> **Что нужно сделать**
• A. Перепишите слово в слово весь отрывок о «Летописной книге».
• B. Измените записи: начиная со строки, где есть «Is the dark», и до конца записей включительно замените «protester» на «man», а остальное оставьте как есть. Выведите только эти строки.

> **Цитируемый отрывок**
------------------------------
Таким образом, “Летописная книга” представляет собой такое же типично книжное в своей основе произведение, как и рассмотренные выше памятники, посвященные “Смутному времени”, В меньшей мере, чем в последних, но все же достаточно в ней присутствует и обычная риторика, выражающаяся в сложных словесных образованиях, вроде “владетельно держати”, “благоутишно”, “благоюродив”, “скифетродержавство”, “кровоначальники” и т. п., и в патетических восклицаниях, в которых автор, между прочим, подражает стилю посланий Курбского к Грозному, как например: “О преславный царю Борисе! паче же неблагодарный! Почто душегубнаго таковаго дела поискал еси и властолюбию восхотел еси? Почто беззлобиваго младенца, сына царева суща, смерти горькия предал еси и царский род на Российском государстве пресекох еси?” и т. д. (Ср. у Курбского: “Про что, царю, сильных во Израи-ли побил еси и воевод, от бога данных ти, различным смертем предал еси?” и т. д.)
------------------------------
> **Исходные данные**
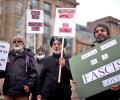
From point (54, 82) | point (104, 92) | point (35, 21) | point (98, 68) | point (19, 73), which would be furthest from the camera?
point (35, 21)

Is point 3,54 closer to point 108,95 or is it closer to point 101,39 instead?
point 101,39

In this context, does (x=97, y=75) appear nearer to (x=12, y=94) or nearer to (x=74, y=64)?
(x=74, y=64)

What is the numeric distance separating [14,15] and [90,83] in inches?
2575

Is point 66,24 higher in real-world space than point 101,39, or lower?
higher

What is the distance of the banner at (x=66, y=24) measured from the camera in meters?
8.41

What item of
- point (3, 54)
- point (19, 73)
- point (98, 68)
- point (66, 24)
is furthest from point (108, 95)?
point (3, 54)

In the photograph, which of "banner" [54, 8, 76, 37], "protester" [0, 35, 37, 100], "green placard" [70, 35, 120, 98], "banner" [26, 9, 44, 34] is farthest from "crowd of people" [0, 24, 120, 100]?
"banner" [26, 9, 44, 34]

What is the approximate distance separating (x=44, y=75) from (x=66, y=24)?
4.01 feet

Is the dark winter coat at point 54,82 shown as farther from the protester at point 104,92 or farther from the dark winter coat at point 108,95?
the dark winter coat at point 108,95

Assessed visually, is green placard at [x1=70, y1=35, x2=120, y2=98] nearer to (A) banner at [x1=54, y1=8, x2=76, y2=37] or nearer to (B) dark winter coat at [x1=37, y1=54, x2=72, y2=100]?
------------------------------
> **Результаты по порядку**
• A.
Таким образом, “Летописная книга” представляет собой такое же типично книжное в своей основе произведение, как и рассмотренные выше памятники, посвященные “Смутному времени”, В меньшей мере, чем в последних, но все же достаточно в ней присутствует и обычная риторика, выражающаяся в сложных словесных образованиях, вроде “владетельно держати”, “благоутишно”, “благоюродив”, “скифетродержавство”, “кровоначальники” и т. п., и в патетических восклицаниях, в которых автор, между прочим, подражает стилю посланий Курбского к Грозному, как например: “О преславный царю Борисе! паче же неблагодарный! Почто душегубнаго таковаго дела поискал еси и властолюбию восхотел еси? Почто беззлобиваго младенца, сына царева суща, смерти горькия предал еси и царский род на Российском государстве пресекох еси?” и т. д. (Ср. у Курбского: “Про что, царю, сильных во Израи-ли побил еси и воевод, от бога данных ти, различным смертем предал еси?” и т. д.)

• B.
Is the dark winter coat at point 54,82 shown as farther from the man at point 104,92 or farther from the dark winter coat at point 108,95?
the dark winter coat at point 108,95

Assessed visually, is green placard at [x1=70, y1=35, x2=120, y2=98] nearer to (A) banner at [x1=54, y1=8, x2=76, y2=37] or nearer to (B) dark winter coat at [x1=37, y1=54, x2=72, y2=100]?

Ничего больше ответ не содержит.